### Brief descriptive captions
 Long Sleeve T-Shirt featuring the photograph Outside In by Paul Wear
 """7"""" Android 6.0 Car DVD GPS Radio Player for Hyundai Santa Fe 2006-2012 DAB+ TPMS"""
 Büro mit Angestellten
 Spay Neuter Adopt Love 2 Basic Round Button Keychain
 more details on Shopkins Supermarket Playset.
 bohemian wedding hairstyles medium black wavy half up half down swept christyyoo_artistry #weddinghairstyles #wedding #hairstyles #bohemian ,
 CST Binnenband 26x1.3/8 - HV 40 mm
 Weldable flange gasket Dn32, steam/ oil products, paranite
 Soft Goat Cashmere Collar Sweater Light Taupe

* * *

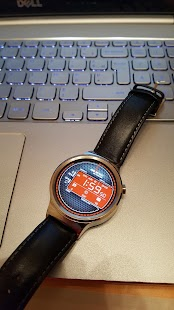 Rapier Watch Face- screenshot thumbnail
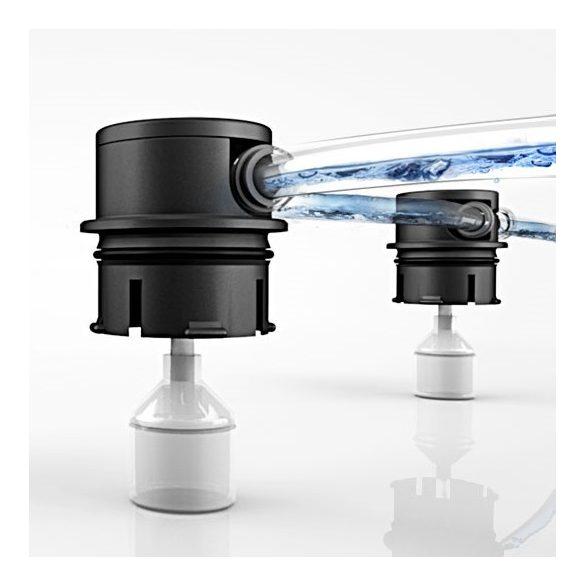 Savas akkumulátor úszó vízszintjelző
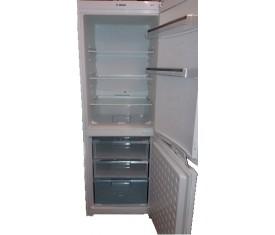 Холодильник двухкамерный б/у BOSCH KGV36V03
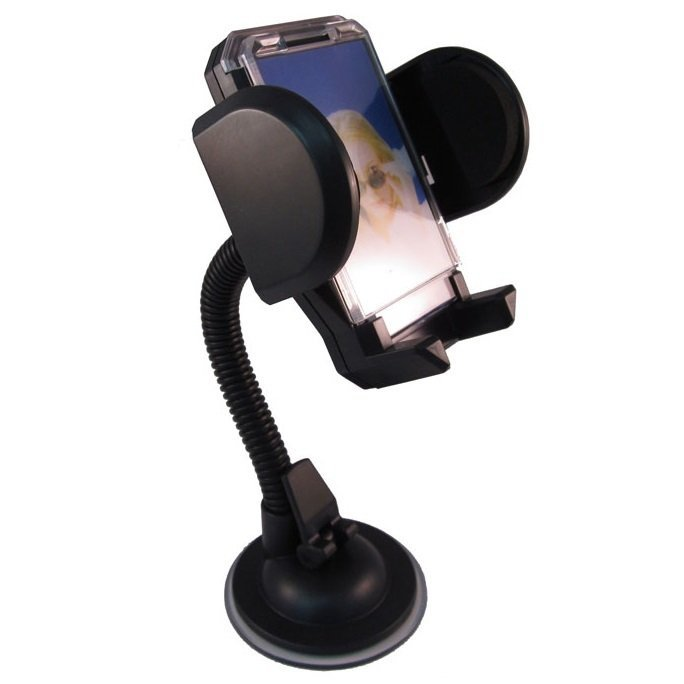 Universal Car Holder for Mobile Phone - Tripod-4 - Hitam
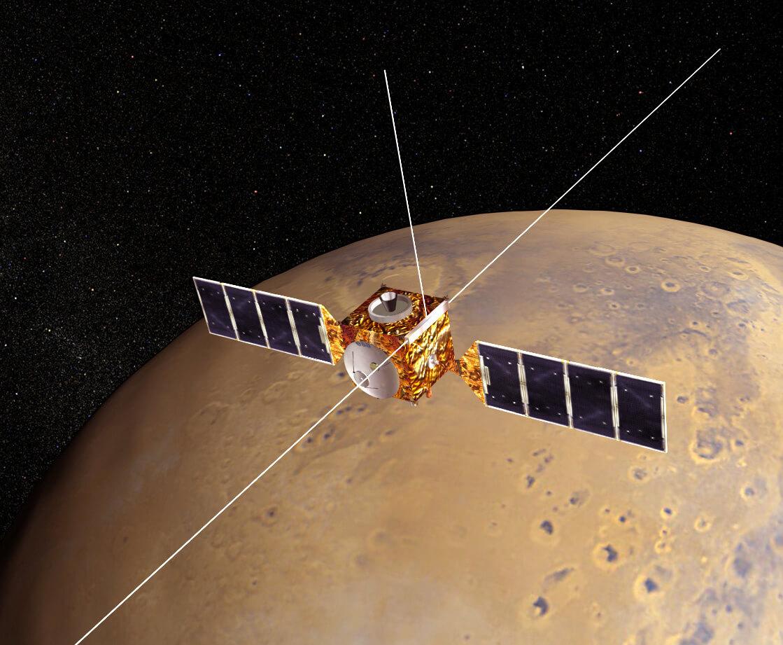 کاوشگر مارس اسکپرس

...

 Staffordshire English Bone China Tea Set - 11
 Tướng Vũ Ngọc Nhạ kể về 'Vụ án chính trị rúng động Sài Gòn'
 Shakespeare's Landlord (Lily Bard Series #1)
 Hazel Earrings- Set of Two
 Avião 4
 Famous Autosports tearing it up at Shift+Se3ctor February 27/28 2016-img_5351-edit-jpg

### Task goal
All lines above from the one containing "Long Sleeve T-Shirt" to the one containing "more details on" must be repeated exactly, both lines included, and no others.

### Solution to this task
 Long Sleeve T-Shirt featuring the photograph Outside In by Paul Wear
 """7"""" Android 6.0 Car DVD GPS Radio Player for Hyundai Santa Fe 2006-2012 DAB+ TPMS"""
 Büro mit Angestellten
 Spay Neuter Adopt Love 2 Basic Round Button Keychain
 more details on Shopkins Supermarket Playset.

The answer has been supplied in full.